林纾容没有刻意打听唐书斐的新婚妻子,两人许久没见,有的是话题聊天。
从工作聊到生活,从同事聊到朋友,一路说着,不知不觉就来到了餐厅。
这次两人吃的是中餐,唐书斐提前预约了包厢,连菜都提前定好,让人在规定的时间内上菜。
林纾容知道后,开玩笑:“学长什么都安排好了,不怕我有事不来呀?”
唐书斐给对方拉开椅子,笑道:“不来就浪费了呗,反正我是定好了。”
林纾容无奈笑笑,这就是大少爷的底气,就算浪费了也不心疼,从小就奢华习惯的人。
“那幸好我来了,不然要是知道浪费那么多饭菜,我内心多有负罪感啊。”林纾容坐下。
唐书斐给女人盛了一碗汤,给她推过去,两人以前都是这样,所以并不会觉得有什么不合适。
林纾容工作了一天,早就饿了,她不客气的开吃,然后想起了裴溪,笑着跟唐书斐说。
“你知道吗?张师姐跟裴溪结婚了,想不到吧。”
唐书斐哪会不知道裴溪结婚,他好歹之前也是在京市研究院那边工作,跟张师姐合伙过不少医学项目研究。

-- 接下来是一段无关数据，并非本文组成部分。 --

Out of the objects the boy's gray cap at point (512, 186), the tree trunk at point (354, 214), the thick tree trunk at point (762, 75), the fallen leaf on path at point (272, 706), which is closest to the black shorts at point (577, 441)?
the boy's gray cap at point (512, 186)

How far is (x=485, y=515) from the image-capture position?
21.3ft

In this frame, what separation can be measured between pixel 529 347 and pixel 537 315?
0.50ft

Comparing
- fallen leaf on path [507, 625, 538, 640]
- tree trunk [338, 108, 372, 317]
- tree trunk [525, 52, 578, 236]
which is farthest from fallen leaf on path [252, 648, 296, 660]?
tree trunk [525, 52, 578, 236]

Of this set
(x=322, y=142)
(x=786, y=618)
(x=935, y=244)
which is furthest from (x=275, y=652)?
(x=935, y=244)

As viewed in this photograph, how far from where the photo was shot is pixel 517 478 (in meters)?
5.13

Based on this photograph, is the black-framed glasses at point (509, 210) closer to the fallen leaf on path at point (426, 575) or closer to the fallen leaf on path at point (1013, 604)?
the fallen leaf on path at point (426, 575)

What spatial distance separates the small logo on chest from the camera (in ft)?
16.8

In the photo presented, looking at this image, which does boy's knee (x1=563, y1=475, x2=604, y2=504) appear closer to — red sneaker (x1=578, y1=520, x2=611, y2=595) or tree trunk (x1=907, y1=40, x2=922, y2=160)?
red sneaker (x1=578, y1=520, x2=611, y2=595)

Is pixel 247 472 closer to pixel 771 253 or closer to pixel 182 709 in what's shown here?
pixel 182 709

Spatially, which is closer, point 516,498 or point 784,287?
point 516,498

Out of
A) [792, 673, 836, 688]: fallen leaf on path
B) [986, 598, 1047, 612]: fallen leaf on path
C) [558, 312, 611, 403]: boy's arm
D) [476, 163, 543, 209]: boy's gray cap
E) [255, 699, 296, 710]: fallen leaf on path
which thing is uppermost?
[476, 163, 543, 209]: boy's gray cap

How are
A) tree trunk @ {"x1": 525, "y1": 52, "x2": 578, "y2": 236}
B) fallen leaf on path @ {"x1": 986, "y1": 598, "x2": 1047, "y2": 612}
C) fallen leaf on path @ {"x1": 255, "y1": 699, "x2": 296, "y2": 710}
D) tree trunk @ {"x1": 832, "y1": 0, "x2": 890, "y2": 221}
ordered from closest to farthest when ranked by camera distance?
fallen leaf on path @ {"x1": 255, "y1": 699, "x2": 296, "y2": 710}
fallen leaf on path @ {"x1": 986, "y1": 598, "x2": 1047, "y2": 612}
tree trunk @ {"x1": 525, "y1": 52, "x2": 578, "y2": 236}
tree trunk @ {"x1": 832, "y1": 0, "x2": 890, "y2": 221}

当初,远在港城的他也收到了张师姐的请帖,但因工作原因就没来,不过托人包了红包,给师姐祝福。
“这俩人是怎么谈起来的?”唐书斐好奇得很。
张师姐喜欢裴溪也不是一两年了,而是很多年,那么多年都没拿下,突然就说结婚了。
林纾容肯定不能说真实原因,笑道:“估计是缘分到了,嘿嘿,现在裴医生还在婚假。”
“三十天的假期呢,等他上班了,我要好好的打听一下,这两人的婚姻关系。”
唐书斐听着她的话,看着她眼神带着俏皮的笑,嘴角不由上扬。
“挺羡慕张师姐,喜欢了多年的人跟她结婚,肯定很幸福。”
他也想,可惜没有机会了。
林纾容察觉到唐书斐眼神有那么一点失落,还以为他是因为跟一个不爱的女人结婚,而感到难过。
“唐学长,要往好处想嘛,我当初跟沈惊寒认识那会儿,也是一点感情都没有。”
“相处久了,双方都发现了彼此的闪光点,自然而然的就在一起了。”
唐书斐苦笑摇头,他工作忙,平时婚姻也懒得经营,就这么说吧,都没跟新婚妻子同房过一次。
他像是在赌气,赌气这段婚姻,所以用工作麻痹自己。
好在那个新婚妻子也知道大家只是联姻关系,平时见面都是点点头,仿佛同在一个屋檐下的陌生人一样。